Palavras-Chave: Cannabis, Legislativo, Judiciário, Liberdade, Vida.
ABSTRACT: The purpose of this article is to present recent innovations and initial legislative ideas about the scientific-medical use of its use, which had as a reference 270 BC in the pharmacopeia of the Chinese Emperor Shen-Nung. It will be discussed during the text as norms and legislative ideas that were proposed with little time to introduce in our legal system a regularization of the use of the plant for medical, health and life purposes, in addition to bringing judgments and understandings of the courts on the matter, which the delay of the legislators makes the judiciary “invade” the competence of the Congress to deliberate on the subject. Finally, a brief review will be made on the impacts and indirect for the analysis of people who evaluate economists, and the socioeconomic impacts, through the ideas and the great liberal studies already laure with the Nobel.
Key-Words: Cannabis, Legislative, Judiciary, Freedom, Life.
1.INTRODUÇÃO.
A discussão sobre o uso da cannabis para fins medicinais tem evoluído nos últimos anos no Brasil, em particular por causa das regulações propostas pela Agência Nacional de Vigilância Sanitária (ANVISA), com destaque para a RDC nº 327/2019 (que pode ser considerada a principal norma com relação ao tema), já que permitiu avançar pontos que até então eram obscuros para fabricantes, importadores, médicos e os próprios pacientes, contribuindo para o aprimoramento do sistema, e também do marco regulatório da cannabis que advém da possibilidade de aprovação e promulgação do Projeto de Lei nº 399/2015, que propõe alterar o artigo 2º da Lei nº 11.343, de 23 de agosto de 2006, a atual Lei de Drogas, para viabilizar o cultivo, processamento, pesquisa, produção, industrialização, manipulação, comercialização, etc. de produtos à base da planta do gênero cannabis.
A cannabis se trata de uma das plantas mais antigas de que o homem tem conhecimento com relatos de usufruto de mais de 4 mil anos, quando a mesma foi mencionada na Farmacopeia Chinesa, se propagando posteriormente da China à Índia para o norte da África, chegando à Europa cerca de meio milênio depois de Cristo e por fim à América, sendo suas principais utilizações como fonte de fibra, confeccionamento de cordas. Seu óleo era utilizado para fabricar tintas enquanto suas sementes eram usadas como ração para o gado (McGUIGAN, 2006).

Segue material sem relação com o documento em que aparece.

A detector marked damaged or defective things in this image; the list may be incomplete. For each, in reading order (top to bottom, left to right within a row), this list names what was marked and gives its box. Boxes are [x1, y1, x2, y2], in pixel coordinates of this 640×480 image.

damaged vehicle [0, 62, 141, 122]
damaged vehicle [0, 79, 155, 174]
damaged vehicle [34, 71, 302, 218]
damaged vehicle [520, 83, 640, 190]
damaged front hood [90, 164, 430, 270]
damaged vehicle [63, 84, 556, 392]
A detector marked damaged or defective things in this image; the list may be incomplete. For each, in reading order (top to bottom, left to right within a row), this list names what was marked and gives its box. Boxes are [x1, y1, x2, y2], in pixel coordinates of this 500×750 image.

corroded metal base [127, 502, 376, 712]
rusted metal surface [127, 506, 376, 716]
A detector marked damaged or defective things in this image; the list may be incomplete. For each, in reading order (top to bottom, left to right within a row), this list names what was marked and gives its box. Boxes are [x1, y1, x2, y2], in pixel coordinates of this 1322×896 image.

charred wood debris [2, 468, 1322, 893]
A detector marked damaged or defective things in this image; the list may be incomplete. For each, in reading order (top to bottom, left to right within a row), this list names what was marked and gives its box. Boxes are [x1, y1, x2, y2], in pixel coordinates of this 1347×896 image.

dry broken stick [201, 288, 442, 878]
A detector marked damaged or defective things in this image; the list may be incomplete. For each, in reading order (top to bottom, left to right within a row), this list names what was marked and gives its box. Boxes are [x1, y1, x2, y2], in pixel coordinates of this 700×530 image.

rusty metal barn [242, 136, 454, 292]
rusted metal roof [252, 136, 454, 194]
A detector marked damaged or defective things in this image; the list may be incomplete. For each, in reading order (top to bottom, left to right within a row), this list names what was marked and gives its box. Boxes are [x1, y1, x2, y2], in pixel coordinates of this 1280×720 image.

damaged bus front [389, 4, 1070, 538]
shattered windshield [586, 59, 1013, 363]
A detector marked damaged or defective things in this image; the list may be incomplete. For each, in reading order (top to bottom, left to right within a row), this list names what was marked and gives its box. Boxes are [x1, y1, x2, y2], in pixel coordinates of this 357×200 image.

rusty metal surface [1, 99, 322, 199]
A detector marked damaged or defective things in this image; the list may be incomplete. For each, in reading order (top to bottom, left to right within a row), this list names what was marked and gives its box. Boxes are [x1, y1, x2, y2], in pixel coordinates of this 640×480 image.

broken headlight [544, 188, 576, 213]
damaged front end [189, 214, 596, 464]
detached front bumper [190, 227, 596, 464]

Diante dos grandes benefícios medicinais que vem sendo comprovados pela ciência alcançados por pacientes que precisam fazer seu uso contínuo (seja por extratos industrializados, preparados ou por meio de óleo artesanal) não há dúvidas e consenso acerca da necessidade urgente de uma política ao acesso terapêutico da cannabis.
2.PRÓS CIENTÍFICO-ECONÔMICOS.
Conforme análises dos neurocientistas Sidarta Ribeiro e Renato Malcher-Lopes, várias possibilidades de uso medicinal para a Cannabis já são conhecidas, entre elas está sua capacidade sedativa e músculo relaxante, capaz de não só potencializar a ação de opioides, diminuindo seus efeitos colaterais em portadores de dor crônica como também de restaurar o apetite e o controle das náuseas e vômitos. Seu uso medicinal, apesar de dúvidas e restrições, hoje é permitido em alguns estados americanos e em países como Holanda e Bélgica, para aliviar sintomas relacionados ao tratamento de câncer, AIDS, esclerose múltipla e Síndrome de Tourette. (MALCHER-LOPES; RIBEIRO, 2007).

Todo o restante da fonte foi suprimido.